Dimitrios Michos v Council of the City of Botany Bay (No. 2)
[2012] NSWSC 1464
•20 June 2012
Supreme Court
New South Wales
Medium Neutral Citation: Dimitrios Michos & Another v Council of the City of Botany Bay (No. 2) [2012] NSWSC 1464 Hearing dates: 20 June 2012 Decision date: 20 June 2012 Jurisdiction: Equity Division Before: Slattery J Decision: Defendant will pay the plaintiffs damages in the sum of $124,000. Form of prohibitory and mandatory injunctions settled. Court declines to order the sequence of the work required under the mandatory injunction. The defendant will pay the plaintiffs' costs of the proceedings.
Catchwords: PROCEDURE - Judgments and orders -issues as to form of orders to restrain nuisance caused by tree roots. Cases Cited: Dimitrios Michos & Another v Council of the City of Botany Bay [2012] NSWSC 625
McCombe v Read [1955] 2 QB 429Category: Consequential orders Parties: First Plaintiff:- Dimitrios Michos
Second Plaintiff:- Rene Michos
Defendant:- Council of the City of Botany BayRepresentation: Counsel:
Plaintiffs:- Ian E Davidson SC; Andrew Connolly
Defendant:- Paul S Jones
Solicitors:
Plaintiffs:- Francis Farmakidis - JSM Lawyers
Defendant:- Gary Weetman - McCulloch & Buggy
File Number(s): 2009/290790 Publication restriction: No
EX TEMPORE Judgment
This is my second judgment in these proceedings. In my first judgment the Court found that the three fig trees growing on the defendant Council's land adjacent to the plaintiffs' residential property constituted a nuisance to the plaintiffs and that mandatory injunctive relief to put in a root barrier was warranted in the circumstances: Dimitrios Michos & Another v Council of the City of Botany Bay [2012] NSWSC 625.
The Court also assessed damages in the proceedings for each of the heads of damage for physical loss and for the claimed loss of amenity, Dimitrios Michos & Another v Council of the City of Botany Bay [2012] NSWSC 625 at [118] to [157].
The parties are before the Court today to argue about the proper form of final orders and about indemnity costs.

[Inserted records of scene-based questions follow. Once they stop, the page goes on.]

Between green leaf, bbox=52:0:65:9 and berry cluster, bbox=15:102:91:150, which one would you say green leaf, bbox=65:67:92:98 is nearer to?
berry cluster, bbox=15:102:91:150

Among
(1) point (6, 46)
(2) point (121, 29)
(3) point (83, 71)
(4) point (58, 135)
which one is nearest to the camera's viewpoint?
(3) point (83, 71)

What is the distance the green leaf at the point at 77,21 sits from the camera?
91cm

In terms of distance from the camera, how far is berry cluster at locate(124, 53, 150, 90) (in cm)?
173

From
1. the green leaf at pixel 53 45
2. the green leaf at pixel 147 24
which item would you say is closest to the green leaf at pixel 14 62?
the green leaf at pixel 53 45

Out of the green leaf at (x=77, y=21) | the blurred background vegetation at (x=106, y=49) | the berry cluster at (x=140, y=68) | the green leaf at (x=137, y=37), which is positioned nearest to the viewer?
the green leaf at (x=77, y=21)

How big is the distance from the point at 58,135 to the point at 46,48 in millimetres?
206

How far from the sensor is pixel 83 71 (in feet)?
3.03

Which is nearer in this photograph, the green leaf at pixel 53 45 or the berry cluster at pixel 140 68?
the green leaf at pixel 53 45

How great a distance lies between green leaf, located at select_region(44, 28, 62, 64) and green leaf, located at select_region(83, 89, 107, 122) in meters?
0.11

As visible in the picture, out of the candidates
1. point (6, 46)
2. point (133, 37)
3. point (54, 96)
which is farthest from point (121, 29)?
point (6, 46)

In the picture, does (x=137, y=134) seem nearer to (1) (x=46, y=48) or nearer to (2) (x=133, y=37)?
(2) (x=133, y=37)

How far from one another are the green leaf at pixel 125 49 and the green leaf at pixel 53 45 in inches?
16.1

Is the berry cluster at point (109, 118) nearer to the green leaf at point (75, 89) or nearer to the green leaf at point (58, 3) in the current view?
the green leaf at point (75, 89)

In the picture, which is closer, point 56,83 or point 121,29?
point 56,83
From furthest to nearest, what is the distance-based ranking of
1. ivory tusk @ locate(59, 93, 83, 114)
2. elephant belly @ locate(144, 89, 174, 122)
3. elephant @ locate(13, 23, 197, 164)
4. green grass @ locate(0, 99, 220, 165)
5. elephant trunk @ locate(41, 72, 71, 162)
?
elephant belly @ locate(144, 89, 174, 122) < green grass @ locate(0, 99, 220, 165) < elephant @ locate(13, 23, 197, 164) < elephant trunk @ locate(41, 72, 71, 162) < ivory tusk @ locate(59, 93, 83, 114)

The matters of costs were argued but the parties will have an opportunity to put on further written submissions on that issue. This judgment therefore deals with the issues as to the form of final relief. The Court has been given competing short minutes of order as to final relief. The differences between the parties can be identified as a set of discrete issues. I will deal with these seriatim in this judgment.
The first issue is whether a prohibitory injunction is required in addition to the form of mandatory injunction. The defendants argue that a negative injunction is not required because the agreed form of mandatory relief requires the root barrier to be effective and that will have the same effect as a negative injunction.
I do not regard the issue of negative relief in addition to a mandatory injunction as foreclosed by my principal judgment. In my view, the plaintiffs' arguments upon this issue are the more persuasive, and for those reasons negative injunctive relief will be granted.
First, the Court should bring the disputes between the parties to an end and finally quell their dispute. Unless negative relief is granted, notwithstanding the arguments about the extent of the meaning of the words "effective root barrier" advanced by the defendant, that the dispute may bubble up again in the future if a prohibitory injunction is not granted. Examples of this can be seen. The tree roots might penetrate into the plaintiffs' land under or around the root barrier, especially on the Florence Street side. On the evidence before me this is an unlikely but a not impossible scenario.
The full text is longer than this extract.